NOTE
All credit for the slides in the pictures goes to their creators!
NOTE
If you are in one of these pictures and want it removed, please contact me by email (see about/imprint page).
Slides
The slides of the talks can be found here: Ceph Community presentations channel - SlideShare.
Welcome & Kickoff
I arrived with my colleagues from Cloudical at the Ceph Day Berlin location, which at the same time was the location for OpenStack Summit.
Sage Weil announced that the Ceph Foundation has been founded with help from the Linux Foundation.
Cephalocon Barcelona has been announced. It will take place just "before" KubeCon and just shows that the Ceph team wants to be storage for cloud and containers.
Talks
State Of Ceph, Sage Weil, Red Hat
There will be a telemetry module for the Ceph MGR but it will be opt-in.
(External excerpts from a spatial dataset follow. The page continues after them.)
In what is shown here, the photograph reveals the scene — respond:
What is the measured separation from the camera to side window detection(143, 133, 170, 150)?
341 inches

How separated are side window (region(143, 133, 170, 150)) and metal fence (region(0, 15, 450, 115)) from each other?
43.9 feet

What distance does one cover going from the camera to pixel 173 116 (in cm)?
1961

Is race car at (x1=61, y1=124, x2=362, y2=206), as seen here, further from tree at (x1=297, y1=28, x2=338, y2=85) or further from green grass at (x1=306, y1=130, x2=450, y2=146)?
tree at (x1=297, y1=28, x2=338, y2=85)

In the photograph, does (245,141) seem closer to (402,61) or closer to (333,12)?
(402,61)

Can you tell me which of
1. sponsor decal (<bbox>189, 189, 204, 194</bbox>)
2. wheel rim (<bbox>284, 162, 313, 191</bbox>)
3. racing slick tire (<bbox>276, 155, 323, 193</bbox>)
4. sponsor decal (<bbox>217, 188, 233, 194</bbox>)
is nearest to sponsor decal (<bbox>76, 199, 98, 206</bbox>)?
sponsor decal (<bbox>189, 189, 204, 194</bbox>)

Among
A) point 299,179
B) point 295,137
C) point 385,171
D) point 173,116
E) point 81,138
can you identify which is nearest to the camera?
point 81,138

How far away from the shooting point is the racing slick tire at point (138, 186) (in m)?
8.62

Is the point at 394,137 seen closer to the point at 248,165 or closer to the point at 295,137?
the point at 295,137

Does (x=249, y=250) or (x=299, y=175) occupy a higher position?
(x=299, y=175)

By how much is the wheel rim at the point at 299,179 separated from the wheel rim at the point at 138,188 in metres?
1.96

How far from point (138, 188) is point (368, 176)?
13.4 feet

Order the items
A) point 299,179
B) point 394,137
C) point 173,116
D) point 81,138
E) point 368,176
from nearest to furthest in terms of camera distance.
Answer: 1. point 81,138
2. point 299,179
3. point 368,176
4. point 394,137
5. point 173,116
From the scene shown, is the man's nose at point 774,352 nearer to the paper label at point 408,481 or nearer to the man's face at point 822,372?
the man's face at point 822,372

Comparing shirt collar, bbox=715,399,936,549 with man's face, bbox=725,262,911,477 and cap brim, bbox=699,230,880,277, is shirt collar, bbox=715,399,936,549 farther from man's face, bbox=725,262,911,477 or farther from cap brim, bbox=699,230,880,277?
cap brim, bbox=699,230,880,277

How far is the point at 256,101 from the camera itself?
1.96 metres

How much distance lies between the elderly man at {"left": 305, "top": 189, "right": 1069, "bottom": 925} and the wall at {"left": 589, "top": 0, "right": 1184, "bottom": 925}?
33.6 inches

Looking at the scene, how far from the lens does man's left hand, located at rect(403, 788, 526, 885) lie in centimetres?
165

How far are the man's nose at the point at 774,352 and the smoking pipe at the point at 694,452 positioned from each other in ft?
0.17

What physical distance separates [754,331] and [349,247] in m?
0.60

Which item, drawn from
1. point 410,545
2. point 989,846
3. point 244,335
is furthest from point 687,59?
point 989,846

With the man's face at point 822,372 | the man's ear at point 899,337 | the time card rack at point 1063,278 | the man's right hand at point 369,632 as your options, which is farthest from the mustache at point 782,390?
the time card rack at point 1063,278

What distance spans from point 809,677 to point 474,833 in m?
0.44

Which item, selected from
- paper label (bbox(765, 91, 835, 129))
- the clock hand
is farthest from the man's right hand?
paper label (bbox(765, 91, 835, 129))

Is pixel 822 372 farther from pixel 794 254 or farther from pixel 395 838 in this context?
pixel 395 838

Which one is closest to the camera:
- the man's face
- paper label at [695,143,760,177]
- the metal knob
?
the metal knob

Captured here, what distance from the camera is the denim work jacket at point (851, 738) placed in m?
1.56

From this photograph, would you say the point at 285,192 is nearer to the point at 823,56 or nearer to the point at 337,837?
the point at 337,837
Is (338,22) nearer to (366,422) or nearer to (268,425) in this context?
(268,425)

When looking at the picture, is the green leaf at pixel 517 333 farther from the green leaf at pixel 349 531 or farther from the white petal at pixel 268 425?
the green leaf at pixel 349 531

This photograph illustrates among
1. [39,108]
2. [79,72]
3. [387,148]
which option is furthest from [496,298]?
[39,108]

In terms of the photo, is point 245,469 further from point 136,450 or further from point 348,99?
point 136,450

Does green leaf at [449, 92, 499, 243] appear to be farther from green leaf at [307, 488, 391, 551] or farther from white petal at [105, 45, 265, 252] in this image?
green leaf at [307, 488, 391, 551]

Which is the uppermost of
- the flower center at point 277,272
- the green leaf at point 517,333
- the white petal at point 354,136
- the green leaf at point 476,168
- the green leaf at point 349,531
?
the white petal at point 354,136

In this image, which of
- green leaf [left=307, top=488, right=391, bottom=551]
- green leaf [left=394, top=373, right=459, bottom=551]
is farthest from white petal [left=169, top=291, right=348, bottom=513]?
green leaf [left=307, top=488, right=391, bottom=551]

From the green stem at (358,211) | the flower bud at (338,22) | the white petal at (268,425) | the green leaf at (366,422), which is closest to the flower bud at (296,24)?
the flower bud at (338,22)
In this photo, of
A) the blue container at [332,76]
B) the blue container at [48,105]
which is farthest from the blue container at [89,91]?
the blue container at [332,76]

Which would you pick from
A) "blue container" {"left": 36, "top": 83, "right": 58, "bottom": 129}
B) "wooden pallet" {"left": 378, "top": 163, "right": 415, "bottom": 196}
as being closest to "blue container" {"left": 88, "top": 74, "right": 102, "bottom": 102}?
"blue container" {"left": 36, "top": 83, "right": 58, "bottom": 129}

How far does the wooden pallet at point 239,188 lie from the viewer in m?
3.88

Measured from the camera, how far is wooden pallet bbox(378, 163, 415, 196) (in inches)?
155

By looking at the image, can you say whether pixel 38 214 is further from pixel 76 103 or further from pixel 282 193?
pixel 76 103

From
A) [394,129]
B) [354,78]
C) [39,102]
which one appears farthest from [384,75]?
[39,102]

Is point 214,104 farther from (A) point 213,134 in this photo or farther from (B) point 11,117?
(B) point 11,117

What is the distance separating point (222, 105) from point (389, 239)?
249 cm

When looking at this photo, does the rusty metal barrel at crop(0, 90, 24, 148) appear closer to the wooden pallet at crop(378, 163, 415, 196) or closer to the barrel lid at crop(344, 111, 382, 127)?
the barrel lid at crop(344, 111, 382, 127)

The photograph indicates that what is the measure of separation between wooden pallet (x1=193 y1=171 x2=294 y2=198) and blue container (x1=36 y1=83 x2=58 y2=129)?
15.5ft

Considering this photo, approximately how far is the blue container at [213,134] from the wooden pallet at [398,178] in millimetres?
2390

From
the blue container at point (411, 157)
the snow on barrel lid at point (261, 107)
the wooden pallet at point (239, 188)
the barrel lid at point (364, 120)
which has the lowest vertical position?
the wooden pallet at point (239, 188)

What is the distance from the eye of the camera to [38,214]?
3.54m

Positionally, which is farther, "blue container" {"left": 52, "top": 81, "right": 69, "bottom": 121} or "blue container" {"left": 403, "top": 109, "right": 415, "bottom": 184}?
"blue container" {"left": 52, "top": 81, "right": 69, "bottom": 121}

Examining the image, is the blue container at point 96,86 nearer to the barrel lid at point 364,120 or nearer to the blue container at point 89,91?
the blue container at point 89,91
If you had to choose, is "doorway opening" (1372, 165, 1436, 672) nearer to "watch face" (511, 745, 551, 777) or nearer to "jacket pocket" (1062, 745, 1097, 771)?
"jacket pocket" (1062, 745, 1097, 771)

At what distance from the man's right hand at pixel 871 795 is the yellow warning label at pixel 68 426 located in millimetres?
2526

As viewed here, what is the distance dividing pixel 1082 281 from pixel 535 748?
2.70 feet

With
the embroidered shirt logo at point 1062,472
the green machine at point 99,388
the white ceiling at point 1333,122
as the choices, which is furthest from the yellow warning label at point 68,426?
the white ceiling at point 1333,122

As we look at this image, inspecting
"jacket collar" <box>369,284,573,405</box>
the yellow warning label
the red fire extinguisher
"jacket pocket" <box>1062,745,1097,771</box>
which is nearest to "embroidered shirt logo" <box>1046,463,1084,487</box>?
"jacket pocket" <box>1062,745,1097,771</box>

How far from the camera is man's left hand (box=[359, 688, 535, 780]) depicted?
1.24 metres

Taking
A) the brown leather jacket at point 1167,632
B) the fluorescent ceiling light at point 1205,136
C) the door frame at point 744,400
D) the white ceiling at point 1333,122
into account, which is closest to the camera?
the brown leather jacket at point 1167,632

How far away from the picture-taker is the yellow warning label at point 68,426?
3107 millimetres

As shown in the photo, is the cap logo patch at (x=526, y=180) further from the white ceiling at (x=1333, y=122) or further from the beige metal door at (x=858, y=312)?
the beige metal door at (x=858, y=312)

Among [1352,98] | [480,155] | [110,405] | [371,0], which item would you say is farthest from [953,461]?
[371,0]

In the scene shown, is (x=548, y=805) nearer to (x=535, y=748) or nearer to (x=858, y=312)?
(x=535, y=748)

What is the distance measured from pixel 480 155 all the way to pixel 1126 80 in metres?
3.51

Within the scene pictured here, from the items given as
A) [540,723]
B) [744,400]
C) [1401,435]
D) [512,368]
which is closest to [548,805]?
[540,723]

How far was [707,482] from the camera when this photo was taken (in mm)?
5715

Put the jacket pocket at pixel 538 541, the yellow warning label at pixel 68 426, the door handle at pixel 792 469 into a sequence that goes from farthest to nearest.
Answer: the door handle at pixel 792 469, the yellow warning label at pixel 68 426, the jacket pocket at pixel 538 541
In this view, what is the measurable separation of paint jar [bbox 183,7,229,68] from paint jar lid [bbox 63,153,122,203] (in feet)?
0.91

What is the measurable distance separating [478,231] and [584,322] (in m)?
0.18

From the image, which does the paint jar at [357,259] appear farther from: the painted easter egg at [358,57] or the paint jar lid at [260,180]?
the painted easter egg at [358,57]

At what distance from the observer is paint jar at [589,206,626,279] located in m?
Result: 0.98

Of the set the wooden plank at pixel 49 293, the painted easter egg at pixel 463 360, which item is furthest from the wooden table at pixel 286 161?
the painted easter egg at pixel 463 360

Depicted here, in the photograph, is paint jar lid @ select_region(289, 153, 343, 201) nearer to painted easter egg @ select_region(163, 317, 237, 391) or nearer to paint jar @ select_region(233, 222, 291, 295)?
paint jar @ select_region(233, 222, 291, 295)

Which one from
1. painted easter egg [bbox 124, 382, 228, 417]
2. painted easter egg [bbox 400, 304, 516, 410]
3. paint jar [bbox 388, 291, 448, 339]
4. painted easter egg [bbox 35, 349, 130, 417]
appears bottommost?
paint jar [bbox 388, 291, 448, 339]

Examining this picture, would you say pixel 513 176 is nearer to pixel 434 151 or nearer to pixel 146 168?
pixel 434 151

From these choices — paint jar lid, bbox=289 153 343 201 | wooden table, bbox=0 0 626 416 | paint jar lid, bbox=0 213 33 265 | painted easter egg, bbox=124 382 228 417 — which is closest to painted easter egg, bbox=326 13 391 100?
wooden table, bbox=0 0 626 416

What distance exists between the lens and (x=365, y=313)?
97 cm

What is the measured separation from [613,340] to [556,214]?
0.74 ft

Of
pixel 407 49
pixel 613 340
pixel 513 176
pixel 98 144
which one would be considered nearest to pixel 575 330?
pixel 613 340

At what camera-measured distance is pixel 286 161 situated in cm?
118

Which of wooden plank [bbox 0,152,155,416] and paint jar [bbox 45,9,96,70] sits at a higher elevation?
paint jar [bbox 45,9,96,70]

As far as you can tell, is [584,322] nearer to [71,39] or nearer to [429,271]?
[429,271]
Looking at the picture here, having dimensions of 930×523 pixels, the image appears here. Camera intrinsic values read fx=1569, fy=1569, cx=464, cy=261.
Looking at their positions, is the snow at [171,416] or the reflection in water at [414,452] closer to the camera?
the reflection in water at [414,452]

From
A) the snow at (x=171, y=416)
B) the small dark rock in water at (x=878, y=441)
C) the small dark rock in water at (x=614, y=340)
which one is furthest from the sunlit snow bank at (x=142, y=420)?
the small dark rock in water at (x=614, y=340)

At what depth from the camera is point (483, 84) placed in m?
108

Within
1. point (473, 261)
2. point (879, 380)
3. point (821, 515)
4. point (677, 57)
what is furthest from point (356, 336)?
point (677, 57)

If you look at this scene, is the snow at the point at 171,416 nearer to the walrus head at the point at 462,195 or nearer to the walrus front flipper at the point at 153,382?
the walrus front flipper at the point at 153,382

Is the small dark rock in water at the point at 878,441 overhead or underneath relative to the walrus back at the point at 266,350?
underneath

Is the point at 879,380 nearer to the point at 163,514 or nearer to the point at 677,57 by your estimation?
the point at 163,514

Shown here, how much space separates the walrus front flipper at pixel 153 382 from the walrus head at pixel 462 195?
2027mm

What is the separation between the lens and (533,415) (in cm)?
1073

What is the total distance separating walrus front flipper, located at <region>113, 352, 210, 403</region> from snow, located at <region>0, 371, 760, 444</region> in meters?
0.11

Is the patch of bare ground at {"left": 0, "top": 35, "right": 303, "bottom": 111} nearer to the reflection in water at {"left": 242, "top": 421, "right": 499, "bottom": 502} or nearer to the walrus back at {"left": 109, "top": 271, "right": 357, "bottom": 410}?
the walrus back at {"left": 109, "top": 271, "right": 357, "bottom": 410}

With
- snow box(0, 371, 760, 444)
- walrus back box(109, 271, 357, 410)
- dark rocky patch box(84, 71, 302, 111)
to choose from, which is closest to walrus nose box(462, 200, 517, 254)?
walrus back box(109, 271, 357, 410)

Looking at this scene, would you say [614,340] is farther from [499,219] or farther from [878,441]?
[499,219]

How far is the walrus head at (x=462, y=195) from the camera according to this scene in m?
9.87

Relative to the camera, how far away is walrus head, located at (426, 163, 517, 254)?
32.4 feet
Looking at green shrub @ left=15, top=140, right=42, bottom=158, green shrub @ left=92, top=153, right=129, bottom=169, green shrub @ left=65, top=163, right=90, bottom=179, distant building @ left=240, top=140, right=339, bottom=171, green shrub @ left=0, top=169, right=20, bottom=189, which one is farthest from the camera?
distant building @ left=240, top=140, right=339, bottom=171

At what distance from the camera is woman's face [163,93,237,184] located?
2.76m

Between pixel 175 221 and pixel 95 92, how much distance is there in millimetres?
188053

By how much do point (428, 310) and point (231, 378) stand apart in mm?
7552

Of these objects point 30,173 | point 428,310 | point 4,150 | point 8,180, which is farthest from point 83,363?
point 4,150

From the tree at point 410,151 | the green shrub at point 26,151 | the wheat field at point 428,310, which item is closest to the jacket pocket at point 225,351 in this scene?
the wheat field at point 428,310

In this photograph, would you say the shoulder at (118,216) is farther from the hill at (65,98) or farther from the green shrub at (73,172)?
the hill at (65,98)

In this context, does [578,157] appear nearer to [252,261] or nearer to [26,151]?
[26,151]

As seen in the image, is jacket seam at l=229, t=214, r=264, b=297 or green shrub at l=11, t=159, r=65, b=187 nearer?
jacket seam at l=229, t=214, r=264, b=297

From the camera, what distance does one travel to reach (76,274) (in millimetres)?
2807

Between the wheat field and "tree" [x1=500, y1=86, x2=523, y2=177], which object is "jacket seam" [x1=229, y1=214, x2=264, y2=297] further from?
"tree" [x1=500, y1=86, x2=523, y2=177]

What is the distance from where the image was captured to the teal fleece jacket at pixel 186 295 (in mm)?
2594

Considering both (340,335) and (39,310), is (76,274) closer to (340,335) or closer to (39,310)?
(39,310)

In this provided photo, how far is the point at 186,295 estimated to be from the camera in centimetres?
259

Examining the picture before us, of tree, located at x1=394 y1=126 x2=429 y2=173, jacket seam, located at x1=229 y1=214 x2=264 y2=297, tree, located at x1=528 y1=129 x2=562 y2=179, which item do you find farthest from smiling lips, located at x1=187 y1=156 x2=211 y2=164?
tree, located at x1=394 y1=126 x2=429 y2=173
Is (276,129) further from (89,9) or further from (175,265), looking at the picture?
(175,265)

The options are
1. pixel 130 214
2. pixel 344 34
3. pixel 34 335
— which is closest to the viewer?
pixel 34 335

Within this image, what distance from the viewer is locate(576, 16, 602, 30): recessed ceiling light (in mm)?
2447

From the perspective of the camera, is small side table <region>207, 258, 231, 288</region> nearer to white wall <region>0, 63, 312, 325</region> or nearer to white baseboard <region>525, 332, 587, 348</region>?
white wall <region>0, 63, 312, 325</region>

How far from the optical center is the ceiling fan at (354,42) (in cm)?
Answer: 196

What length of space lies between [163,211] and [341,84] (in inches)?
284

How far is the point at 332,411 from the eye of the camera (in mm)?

The telemetry data will be anonymized and only "basic" stats such as OSD count, cluster size and so on are transmitted.
To help Ceph clusters with their reliability, features have been added to take the health of devices/disks into account. Disk failure prediction can be used to preemptively move data to other disks/servers before a failure to reduce recovery time and cluster load.
The Ceph MGR in general and the Ceph MGR dashboard module have been further improved by John Spray. Additionally to the Ceph MGR becoming more and more stable, the REST API module for the MGR has been improved. The REST API isn't completely "there" yet, but it is actively being worked on.
The goal for Ceph in Kubernetes is to further go the cloud-native way by making it more and more easy to have storage for containers.
ceph top
is like top
but for Ceph cluster. It will show you the current "load"/usage of the whole Ceph cluster.
cephfs-shell
is a command cli which allows to work with the CephFS without "mounting" it. That is perfect for quickly putting files, directories and setting quotas on a CephFS through scripts/automation.
Project Crimson is looking into re-implementing the OSD data path for better performance, with a focus on "new" devices, e.g., flash and NVME storage.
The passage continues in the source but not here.